Pull out and copy every line of the material below that contains the string "small". Uppercase and lowercase letters count as different.
════════════════
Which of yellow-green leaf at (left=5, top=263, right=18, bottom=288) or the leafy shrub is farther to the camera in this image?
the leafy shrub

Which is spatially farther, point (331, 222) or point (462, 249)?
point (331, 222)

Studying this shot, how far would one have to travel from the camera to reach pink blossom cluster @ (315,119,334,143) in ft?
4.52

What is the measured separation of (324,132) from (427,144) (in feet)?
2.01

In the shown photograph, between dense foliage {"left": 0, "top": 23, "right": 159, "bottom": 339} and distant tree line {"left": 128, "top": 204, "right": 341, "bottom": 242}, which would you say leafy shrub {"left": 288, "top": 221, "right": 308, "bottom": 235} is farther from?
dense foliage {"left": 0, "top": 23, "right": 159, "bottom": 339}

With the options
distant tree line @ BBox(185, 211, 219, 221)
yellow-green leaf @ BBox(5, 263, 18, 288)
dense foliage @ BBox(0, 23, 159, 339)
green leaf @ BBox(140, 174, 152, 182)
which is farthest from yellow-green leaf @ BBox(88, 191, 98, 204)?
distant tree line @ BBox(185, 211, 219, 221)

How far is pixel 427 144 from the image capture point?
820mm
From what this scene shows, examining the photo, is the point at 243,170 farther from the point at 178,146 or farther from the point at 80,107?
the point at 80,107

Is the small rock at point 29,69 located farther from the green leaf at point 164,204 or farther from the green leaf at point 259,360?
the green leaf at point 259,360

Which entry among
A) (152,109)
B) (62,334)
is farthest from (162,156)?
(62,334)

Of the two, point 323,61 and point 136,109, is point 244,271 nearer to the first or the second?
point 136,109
════════════════
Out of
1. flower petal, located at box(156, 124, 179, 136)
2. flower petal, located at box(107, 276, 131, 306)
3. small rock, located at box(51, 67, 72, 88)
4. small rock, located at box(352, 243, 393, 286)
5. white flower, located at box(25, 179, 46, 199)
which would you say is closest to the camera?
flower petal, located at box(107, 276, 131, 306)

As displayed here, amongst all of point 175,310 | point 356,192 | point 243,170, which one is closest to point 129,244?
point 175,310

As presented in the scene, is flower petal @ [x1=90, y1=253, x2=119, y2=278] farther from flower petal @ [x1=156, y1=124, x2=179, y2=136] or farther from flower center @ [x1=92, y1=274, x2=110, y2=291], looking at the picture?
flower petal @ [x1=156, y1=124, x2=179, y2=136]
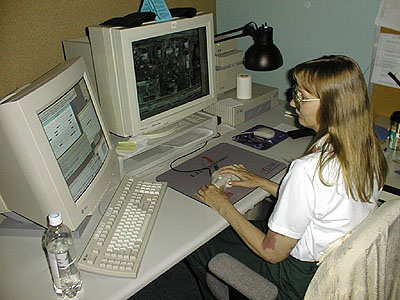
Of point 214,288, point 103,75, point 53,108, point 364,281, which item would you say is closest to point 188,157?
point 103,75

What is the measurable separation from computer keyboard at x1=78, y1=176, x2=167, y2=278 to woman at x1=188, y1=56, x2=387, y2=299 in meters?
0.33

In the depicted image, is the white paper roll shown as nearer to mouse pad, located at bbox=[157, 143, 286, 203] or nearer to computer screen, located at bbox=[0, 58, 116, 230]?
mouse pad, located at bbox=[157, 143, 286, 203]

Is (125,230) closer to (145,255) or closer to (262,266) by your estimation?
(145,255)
════════════════
▸ **FULL OUTPUT**:
Is the small rock at point 29,69 located farther from the green leaf at point 164,204 or farther from the green leaf at point 259,360?
3. small rock, located at box(51, 67, 72, 88)
4. small rock, located at box(352, 243, 393, 286)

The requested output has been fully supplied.